Sei lá...

    Sei lá...sei lá...
    Epa, como aconteceu isso? Como essas palavras saíram da minha boca sem que eu me lembre de tê-las pensado? Como assim, no caminho pro banheiro durante meu expediente de trabalho, profiro em alto e bom som, independente da minha vontade lúcida,  essa triste realidade? Sei lá...Sei lá!
    Que coisa esquisita! Quem é esse que através da minha boca e sem  autorização prévia diz que existe um lugar em mim que está pra além ou aquém de mim onde mora um saber que eu não sei ? Não, não posso me dar por feliz por descobrir que em alguma parte de mim sei mais do que julgava saber. Não vou cair nessa armadilha, afinal acabo de sofrer a invasão do meu eu pirata que num só golpe toma de assalto a  minha voz, revela-me um tesouro perdido e  rouba para si todas as minhas certezas ao proclamar que aqui onde eu julgava saber, eu nada sei. 

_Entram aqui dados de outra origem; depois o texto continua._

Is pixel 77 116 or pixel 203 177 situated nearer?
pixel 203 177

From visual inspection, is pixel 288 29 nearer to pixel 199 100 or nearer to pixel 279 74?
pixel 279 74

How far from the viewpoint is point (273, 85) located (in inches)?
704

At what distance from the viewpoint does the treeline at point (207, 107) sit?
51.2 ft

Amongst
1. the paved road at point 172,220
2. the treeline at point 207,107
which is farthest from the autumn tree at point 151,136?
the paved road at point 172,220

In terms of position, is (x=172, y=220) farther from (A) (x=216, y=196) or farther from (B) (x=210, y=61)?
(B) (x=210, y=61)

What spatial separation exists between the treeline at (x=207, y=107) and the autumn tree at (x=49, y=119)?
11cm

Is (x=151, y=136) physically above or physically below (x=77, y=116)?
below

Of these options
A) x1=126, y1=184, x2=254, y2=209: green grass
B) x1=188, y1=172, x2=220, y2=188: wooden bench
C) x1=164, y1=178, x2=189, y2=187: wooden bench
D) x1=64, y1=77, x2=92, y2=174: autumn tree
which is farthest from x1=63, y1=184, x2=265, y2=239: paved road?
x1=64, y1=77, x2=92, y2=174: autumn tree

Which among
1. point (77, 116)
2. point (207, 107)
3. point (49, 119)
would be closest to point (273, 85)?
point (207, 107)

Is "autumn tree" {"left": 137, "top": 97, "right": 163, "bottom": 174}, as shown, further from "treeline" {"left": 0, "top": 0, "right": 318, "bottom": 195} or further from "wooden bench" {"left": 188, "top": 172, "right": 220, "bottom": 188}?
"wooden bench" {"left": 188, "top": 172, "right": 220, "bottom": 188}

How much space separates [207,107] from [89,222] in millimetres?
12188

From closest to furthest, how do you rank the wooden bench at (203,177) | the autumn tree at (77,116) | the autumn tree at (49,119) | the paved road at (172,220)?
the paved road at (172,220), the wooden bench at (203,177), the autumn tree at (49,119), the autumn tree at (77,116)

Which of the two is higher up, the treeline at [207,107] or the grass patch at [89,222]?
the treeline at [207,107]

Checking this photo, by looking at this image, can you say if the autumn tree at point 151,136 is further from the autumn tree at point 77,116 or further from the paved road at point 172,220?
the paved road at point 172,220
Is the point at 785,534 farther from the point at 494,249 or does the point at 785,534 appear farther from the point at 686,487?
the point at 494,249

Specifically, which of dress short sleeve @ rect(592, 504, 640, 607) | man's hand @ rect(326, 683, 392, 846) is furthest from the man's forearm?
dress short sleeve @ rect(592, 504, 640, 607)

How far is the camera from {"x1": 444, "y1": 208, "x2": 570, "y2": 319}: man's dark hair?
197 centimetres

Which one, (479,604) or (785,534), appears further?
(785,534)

    Isso tudo é muito confuso, mas sou obrigada a reconhecer que, então, sou uma impostora de mim mesma. Por outro lado, diante desta revelação, deixo de ser ignorante , pois agora sei  que existe um lugar em mim que abriga um saber até então, não sabido.
    Hum, mas espera aí, não...talvez essa revelação funde o meu lugar de ignorante vitalício, porque agora sei sabidamente que existem coisas que eu não sei e não sei se um dia saberei. 
    Pois bem, assumindo que fui ignorante durante todos esses anos e que vivi muito satisfatoriamente na minha alienação, navegando por mares de não saber,  sentindo-me colonizadora das minhas terras, não consigo entender,  o  que faz com que justo agora esse eu pirata decida me revelar que lá nas profundezas do meu ocEUano  existe um tesouro de saber soterrado a esperar por mim?
    Não sei, acho que preferia jamais ter sabido a existência dessa ilha no meu mapa. O sentimento que me invade é indecifrável, como foi pra mim, pelo visto,  a rota do meu eu. Afinal, constato após 51 anos de viagem que naveguei por outros mares que não eu ou muito pior do que isso, que enfrentei mares e tormentas com a bússola invertida,  lutei com inimigos que talvez fossem meus aliados, comemorei vitórias que  talvez tenham sido as minhas derrotas. Brindei com marujos que falseavam as coordenadas. 
    E agora? Declaro-me naufrago de mim mesmo? 
    Espera...não, claro que não! Eu venci. Eu nadei sem cansar. Não me deixei afogar. Sim, é óbvio, emergi quando agarrei a minha língua e proferi as palavras que estavam na garrafa que um dia eu joguei ao tempo para me reencontrar. 
    Não tenho tempo a perder, hora de me lançar ao mar em busca da  ilha do Sei lá , onde repousa o tesouro do meu finalmente ser. 
    E quando lá chegar com a alma lavada, direi: Eu à vista!